Metadata-Version: 2.1
Name: Fasttopi
Version: 0.9
Summary: news categories classifiers for news title
Home-page: UNKNOWN
Author: Yamen Ajjour
Author-email: yajjour@hotmail.com
License: UNKNOWN
Platform: UNKNOWN
Description-Content-Type: text/markdown
Requires-Dist: scikit-learn
Requires-Dist: pandas
Requires-Dist: fastapi
Requires-Dist: uvicorn
Requires-Dist: pyyaml


##Overview 
*Fast-topi* is a framework to develop and deploy models as an api service.

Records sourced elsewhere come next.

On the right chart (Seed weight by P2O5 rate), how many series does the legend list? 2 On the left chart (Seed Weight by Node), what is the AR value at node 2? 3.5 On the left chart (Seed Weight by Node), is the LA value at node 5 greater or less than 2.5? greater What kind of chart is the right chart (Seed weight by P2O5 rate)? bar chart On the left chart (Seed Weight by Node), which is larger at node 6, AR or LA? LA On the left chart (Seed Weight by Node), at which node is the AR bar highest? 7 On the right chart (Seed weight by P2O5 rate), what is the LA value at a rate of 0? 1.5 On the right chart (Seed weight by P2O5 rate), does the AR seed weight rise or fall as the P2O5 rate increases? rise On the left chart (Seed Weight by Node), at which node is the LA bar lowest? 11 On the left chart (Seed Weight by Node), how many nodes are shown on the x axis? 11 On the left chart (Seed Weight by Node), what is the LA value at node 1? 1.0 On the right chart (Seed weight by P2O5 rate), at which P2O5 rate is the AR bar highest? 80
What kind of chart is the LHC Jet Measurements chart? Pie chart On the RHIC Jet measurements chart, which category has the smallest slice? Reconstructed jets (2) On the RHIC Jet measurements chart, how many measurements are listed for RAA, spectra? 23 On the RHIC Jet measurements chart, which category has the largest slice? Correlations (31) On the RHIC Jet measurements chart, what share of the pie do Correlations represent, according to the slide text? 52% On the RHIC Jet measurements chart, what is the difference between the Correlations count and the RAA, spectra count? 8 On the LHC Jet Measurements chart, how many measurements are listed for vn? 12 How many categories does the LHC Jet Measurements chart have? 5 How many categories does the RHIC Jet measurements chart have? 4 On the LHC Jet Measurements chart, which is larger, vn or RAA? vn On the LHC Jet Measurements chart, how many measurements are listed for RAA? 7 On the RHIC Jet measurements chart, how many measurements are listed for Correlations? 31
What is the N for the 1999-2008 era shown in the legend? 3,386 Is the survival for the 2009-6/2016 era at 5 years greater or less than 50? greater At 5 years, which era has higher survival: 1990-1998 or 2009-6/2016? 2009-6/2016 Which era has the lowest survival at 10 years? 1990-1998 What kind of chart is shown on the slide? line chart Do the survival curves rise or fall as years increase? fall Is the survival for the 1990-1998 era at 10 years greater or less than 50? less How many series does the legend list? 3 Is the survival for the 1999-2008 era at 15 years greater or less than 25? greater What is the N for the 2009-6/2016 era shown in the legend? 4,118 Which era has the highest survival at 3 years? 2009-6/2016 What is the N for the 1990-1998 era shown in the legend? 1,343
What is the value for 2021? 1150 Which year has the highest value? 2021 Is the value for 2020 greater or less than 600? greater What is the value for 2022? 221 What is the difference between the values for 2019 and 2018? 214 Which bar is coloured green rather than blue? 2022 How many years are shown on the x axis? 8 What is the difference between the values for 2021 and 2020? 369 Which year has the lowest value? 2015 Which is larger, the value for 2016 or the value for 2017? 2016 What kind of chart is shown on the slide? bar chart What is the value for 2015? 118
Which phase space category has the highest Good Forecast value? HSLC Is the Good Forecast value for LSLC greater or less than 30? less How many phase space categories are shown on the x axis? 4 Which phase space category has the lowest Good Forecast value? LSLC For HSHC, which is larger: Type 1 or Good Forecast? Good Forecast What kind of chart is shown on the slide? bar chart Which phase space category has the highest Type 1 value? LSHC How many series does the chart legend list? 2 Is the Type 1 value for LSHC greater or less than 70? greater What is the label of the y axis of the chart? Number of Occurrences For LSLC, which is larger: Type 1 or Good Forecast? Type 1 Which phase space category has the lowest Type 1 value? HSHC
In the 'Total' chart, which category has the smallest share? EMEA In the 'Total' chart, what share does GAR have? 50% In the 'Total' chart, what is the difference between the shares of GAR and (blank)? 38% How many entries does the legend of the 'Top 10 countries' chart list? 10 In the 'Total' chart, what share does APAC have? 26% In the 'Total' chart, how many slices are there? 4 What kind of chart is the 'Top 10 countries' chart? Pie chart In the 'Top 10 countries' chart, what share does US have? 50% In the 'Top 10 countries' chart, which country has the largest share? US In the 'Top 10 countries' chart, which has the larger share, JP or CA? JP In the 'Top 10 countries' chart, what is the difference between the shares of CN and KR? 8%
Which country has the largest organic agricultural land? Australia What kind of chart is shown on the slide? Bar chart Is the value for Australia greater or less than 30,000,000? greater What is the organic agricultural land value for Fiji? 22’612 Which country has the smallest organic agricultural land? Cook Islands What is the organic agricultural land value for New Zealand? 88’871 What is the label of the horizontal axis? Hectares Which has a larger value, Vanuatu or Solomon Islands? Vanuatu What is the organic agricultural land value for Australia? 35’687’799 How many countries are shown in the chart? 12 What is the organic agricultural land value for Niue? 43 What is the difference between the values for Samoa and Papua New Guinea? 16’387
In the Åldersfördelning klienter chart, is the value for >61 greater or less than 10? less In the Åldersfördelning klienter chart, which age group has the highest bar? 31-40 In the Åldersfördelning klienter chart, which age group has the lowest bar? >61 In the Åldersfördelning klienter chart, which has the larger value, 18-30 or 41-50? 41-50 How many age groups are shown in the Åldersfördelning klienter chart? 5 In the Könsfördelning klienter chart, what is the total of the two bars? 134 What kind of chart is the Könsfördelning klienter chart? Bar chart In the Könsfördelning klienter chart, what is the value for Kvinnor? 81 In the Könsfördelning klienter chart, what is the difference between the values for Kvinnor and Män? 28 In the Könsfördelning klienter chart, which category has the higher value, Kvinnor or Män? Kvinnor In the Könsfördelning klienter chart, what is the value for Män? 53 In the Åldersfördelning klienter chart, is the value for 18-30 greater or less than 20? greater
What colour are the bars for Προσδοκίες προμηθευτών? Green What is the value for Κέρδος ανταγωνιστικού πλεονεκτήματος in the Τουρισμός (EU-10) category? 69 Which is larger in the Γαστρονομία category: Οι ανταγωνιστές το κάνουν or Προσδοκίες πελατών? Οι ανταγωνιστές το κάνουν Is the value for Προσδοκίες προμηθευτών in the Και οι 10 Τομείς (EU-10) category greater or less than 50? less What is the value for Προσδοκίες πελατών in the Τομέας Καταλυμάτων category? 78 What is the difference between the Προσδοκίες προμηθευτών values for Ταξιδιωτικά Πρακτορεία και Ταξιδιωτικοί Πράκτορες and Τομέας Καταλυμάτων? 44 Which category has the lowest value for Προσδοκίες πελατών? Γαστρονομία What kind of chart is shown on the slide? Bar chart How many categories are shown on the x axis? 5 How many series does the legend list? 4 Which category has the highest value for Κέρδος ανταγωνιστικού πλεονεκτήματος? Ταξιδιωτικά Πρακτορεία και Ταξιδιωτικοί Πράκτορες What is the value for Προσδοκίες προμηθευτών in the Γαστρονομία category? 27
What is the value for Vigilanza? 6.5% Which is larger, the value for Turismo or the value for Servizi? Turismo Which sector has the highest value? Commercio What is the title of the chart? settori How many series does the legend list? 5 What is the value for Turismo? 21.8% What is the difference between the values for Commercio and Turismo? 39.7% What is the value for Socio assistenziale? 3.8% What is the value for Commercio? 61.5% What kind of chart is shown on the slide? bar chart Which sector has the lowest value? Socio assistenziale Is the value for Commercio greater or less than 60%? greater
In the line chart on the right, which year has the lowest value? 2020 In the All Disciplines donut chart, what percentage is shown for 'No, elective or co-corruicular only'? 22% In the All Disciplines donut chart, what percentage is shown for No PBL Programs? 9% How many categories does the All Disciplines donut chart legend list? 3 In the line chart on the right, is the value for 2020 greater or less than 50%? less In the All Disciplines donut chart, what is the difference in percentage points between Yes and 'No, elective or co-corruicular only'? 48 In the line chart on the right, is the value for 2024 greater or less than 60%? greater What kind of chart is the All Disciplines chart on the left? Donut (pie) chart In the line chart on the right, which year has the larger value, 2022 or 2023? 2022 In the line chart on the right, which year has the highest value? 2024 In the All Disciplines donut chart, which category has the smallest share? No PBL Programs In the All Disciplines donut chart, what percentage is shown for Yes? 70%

The model or the service takes as an input a title 
and returns one of the following categories: **Entertainment**, **Tech**, **Business**, and **Health**. 
The framework is centered around a common configuration file ``config.yaml`` where all parameters for developing the model
and deploying the REST api are stored. 

The general use case for using *fast-topi* is deploying a service and then querying it via the command line.
```
./deploy.sh
python client.py --title Elon Musk named Time's Person of the year for 2020
```
## Install
To install fast-topi using pip run
```
pip install fast-topi
```
## REST API Deployment
To deploy a REST api locally run the following command.
```
./deploy.sh
```

Once the REST api is up and running, you can use the following path to query it
```
http://127.0.0.1:8000/categories/?title="Elon usk named Time's Person of the year for 2021"
```
This will retrun a json object containing {"category":"tech"} for this title. 
## Command line client 
To get the news category for a given title you can use the command line client.
A prerequisite is that the rest api is already deploied. 
```
python client --title "Elon usk named Time's Person of the year for 2021"
```
 

## Experiments
To train and test a new model you can run one of the following experiments. By default, a logistic regression model
will be used using token n-grams. An alterantive is using a majority baseline by using ``--baseline``.  


#### Cross validation experiments
To run a n-folds cross validation experiments on part of the dataset run the following command. This will create 
a holdout set on which can be used to evaluate the model. The effectiveness of the classifier will be calculated for 
all available hyper parameter (c) in the ``config.yaml`` file. By default, the classifier will be evaluated on 5
splits and a holdout set will be created with 10 % of the whole dataset. To change these parameters you can edit the 
parameters ``split_counts `` and ``holdout_perc`` in the configuration file ``config.yaml``. 

```
python experiment.py --crossvalidate 
```

#### Testing on holdout set
Runs a one-split experiment classifier on the dataset by creating a holdout set which will be used to evaluate the model. 
```
python experiment.py --test 
```

#### Training a model
To train a final model on the whole dataset and use it for the REST api use the command. This will store a new model
under ``models/model.pkl``. To change the default path of the model, edit the ``config.yaml`` file. 
```
python experiment.py --train 
```

The experiment script allows to run experiments on a sample of the dataset using ``--sample``. The size of the sample 
is stored on the ``config.yaml`` file. 
## Code testing
```
 python -m unittest tests/*.py
```

## Configuration
The configuration for the REST api, model, experiments, and dataset are stored as yaml file under ``config.yaml``.